On multivariate analysis, the number of hours worked per week was associated with a higher probability of burnout, whereas being older and being married were both significantly associated with a lower overall risk.
“Two consistent factors that seem to be driving burnout are lack of control or autonomy and loss of meaning in what physicians do,” coinvestigator Colin West, MD, PhD, who is also from the Mayo Clinic, told Medscape Medical News.
For example, respondents cited indirect clinical tasks as getting in the way of the physician-patient relationship — forms to fill out, dictation, endless paperwork — “all of which take a heavy toll that has gotten heavier in the past 10 years,” Dr. West added.

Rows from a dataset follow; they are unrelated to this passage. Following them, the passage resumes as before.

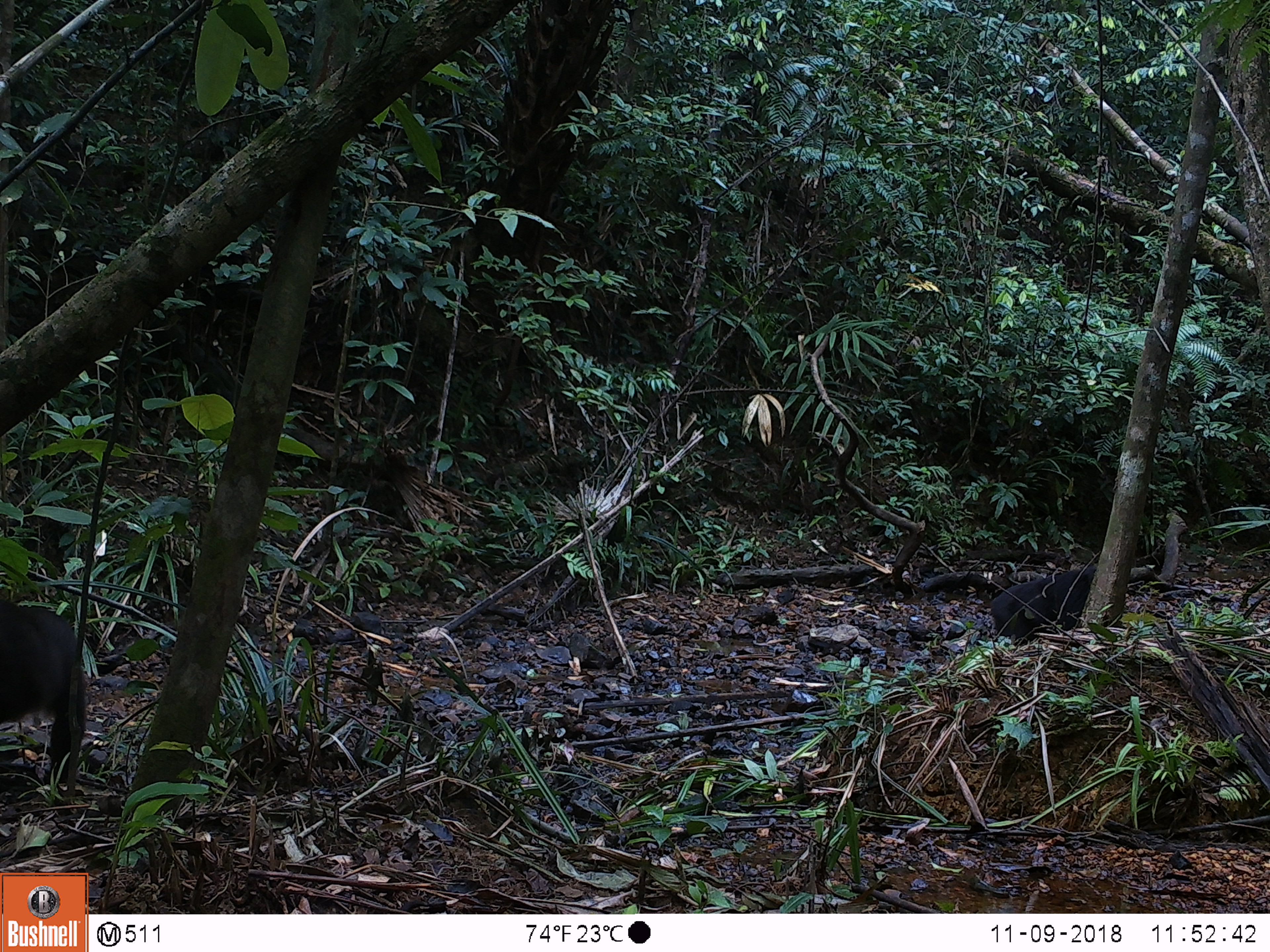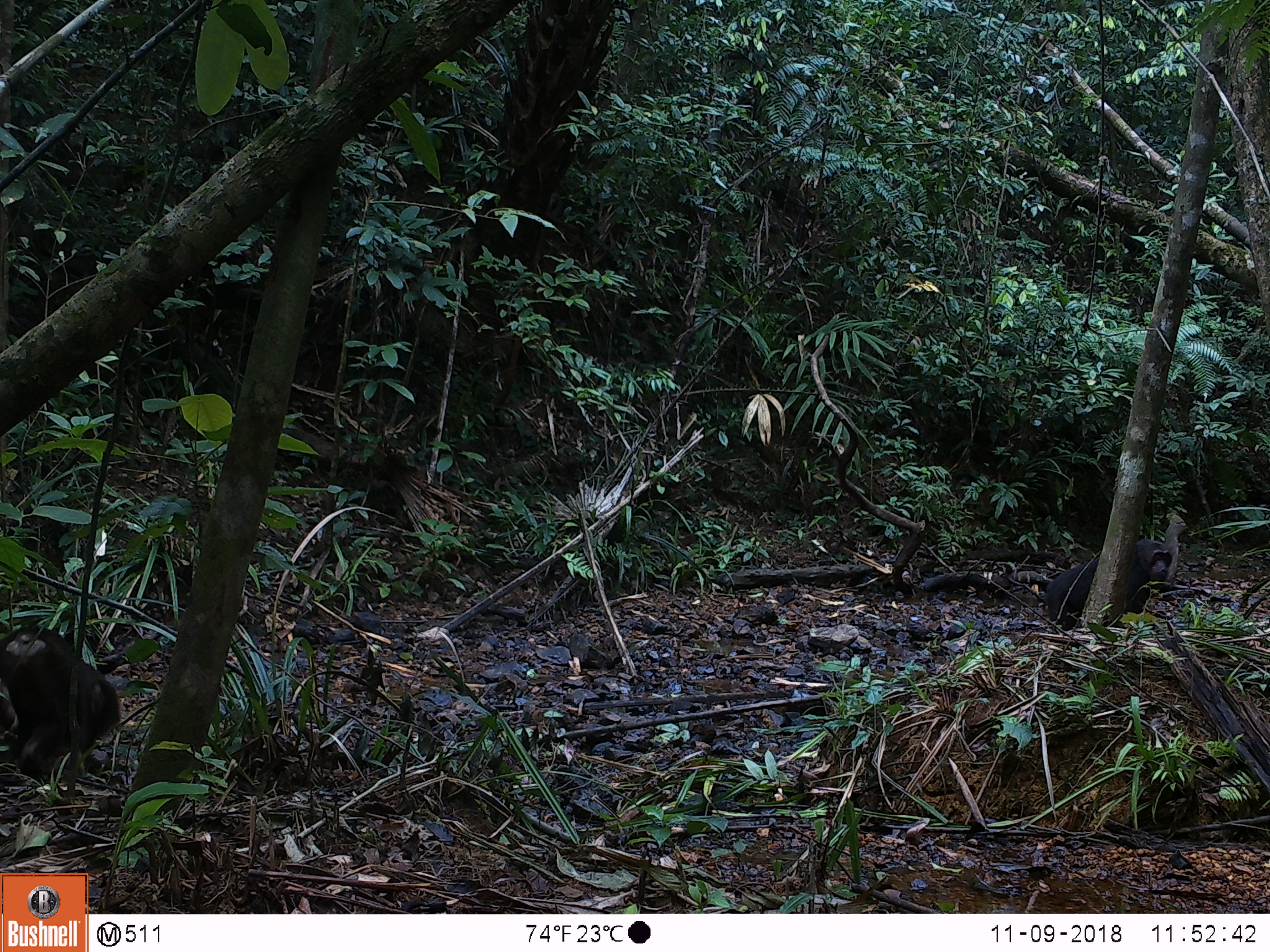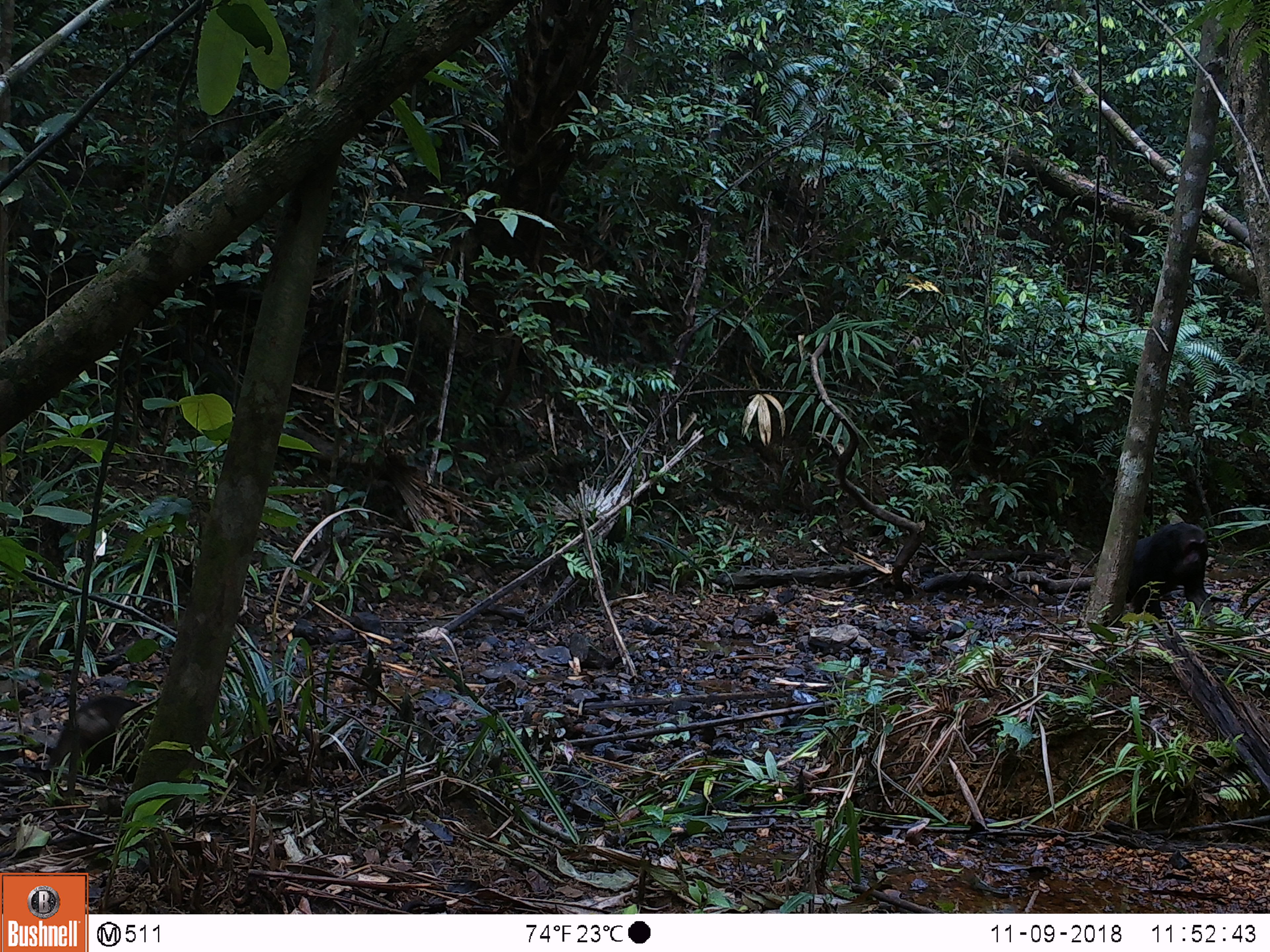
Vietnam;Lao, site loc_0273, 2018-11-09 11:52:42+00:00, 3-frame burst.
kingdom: Animalia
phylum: Chordata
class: Mammalia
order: Primates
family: Cercopithecidae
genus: Macaca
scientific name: Macaca arctoides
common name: stump-tailed macaque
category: stump tailed macaque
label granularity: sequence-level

“We don’t have a good understanding of what is leading to the loss of meaning,” he noted. But clearly, physicians who lose sight of the ideals that propelled them into medicine in the first place are the ones “at great risk” for being dissatisfied, he noted.
“Patients say they are dissatisfied because physicians spend so little time with them, but beyond the face-to-face visit, the reality is that there are so many other tasks that must be taken care of, and physicians have to get them done,” Dr. West said.
“We don’t yet know whether coming healthcare reforms will make this better or worse, but regardless of what shape healthcare reforms end up taking, there will be increased demand on frontline providers, which is the very group we’ve identified as being under the most strain already, so we have to be mindful of future risks,” said Dr. West.
Charles Balch, MD, University of Texas Southwestern Medical Center in Dallas, told Medscape Medical Newsthat results from this survey of physicians from a variety of specialties are the same as what has been found in multiple surveys of surgeons.
“It’s clear that physicians of all specialities do incur stress that is inherent to their profession, and some have a higher level of stress and burnout than others,” he said. For example, in their survey of surgeons, they found that levels of stress were slightly higher for surgeons in private practice, but the stressors were different from those in academia.
“Part of the message from this survey is that physicians and the groups they work for, including hospitals, need to be proactive for mitigating the risk of burnout and its adverse consequences, including drug and alcohol use, early retirement, medical errors, malpractice, and so forth. So physicians need to take care of themselves and address their personal health needs, especially those at the higher end of stress and burnout, and be proactive about their health.”
Funding for the study was provided by the American Medical Association and by the Mayo Clinic Department of Medicine Program on Physician Well-Being. The authors have disclosed no relevant financial relationships.
Arch Intern Med. Published online August 20, 2012.